The Ubiquity of Andrew Tutt

It seems like every time I turn around, I’m reading about another new article by somebody named Andrew Tutt. In the past two months, I’ve seen a lot of different articles go up on SSRN (usually via the inimitable Larry Solum). Most recently was Blightened Scrutiny, whose abstract begins with the hyperbolic claim that “There is perhaps no fate worse than a declaration that one’s property is blighted,” but looks like an interesting take on an important topic.
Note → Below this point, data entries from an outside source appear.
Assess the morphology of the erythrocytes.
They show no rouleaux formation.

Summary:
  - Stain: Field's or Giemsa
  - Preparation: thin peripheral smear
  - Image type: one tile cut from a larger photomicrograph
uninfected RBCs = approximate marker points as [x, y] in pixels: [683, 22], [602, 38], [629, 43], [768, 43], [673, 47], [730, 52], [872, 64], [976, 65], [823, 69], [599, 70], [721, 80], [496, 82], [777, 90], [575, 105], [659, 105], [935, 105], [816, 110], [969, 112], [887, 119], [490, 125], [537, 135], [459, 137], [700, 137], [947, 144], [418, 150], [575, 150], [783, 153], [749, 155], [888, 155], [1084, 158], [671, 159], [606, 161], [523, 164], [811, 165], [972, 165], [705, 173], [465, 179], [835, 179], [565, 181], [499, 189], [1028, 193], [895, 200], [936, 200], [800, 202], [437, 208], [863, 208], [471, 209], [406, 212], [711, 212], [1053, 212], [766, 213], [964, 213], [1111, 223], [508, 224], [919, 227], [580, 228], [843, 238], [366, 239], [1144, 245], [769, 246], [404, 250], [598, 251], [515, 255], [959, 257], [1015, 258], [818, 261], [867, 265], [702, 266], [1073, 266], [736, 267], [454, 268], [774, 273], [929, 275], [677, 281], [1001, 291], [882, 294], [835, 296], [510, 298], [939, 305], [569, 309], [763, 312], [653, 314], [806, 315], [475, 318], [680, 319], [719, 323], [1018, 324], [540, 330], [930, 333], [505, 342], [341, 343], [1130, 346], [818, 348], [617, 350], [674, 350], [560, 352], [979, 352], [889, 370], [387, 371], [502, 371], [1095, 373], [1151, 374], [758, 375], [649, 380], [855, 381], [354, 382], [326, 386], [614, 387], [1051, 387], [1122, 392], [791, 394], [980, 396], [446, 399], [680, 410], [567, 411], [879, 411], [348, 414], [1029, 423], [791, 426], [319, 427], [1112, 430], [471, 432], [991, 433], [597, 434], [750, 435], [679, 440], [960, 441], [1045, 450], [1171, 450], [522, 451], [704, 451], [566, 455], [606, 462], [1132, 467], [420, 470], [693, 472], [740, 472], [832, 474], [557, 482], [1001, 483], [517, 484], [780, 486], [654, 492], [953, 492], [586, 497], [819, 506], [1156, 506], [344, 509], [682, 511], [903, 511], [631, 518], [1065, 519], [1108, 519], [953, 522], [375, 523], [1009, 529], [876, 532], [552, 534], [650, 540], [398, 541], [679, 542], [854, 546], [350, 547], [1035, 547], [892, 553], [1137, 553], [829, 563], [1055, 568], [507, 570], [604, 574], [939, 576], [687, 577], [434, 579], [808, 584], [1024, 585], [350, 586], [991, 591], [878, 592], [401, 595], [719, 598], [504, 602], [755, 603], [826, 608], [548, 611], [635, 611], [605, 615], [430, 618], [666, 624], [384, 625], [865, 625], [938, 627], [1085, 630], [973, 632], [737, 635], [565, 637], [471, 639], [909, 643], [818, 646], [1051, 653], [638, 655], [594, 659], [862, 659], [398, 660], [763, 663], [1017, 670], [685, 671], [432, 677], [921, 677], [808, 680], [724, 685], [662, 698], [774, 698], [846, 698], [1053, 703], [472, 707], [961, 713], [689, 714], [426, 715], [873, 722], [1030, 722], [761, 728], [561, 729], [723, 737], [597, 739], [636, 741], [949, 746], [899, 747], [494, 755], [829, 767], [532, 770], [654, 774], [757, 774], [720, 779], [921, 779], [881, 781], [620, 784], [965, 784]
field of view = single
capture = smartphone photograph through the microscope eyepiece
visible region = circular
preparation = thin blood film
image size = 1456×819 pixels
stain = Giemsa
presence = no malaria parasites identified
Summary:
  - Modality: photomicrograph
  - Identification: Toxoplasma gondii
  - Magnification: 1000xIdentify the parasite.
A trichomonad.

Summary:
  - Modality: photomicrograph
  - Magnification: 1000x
Before that were two articles on textualism — one called Fifty Shades of Textualism, and one called Treaty Textualism, which argues that “Textual treaty interpretation — Textualism in all but name — was thought to be a requirement of the law of nations at the time of the Constitution’s adoption.” Professor Michael Ramsey called the latter article “a very important article that, because of its international orientation, might be overlooked by constitutional scholars.”

Then I remembered that he was the same person who’d written The Improbability of Positivism, a short (and in my view, utterly wrong!) piece on theoretical disagreement and legal positivism. Apparently he also wrote a piece on software as speech that Instapundit linked to, and has put five other articles on SSRN this year.

I’ve never met Tutt. Apparently he graduated from Yale Law School a few months ago and is now working at Gibson Dunn. But he sure is producing interesting pieces at an astounding pace, especially for somebody who’s been out of law school for less than six months.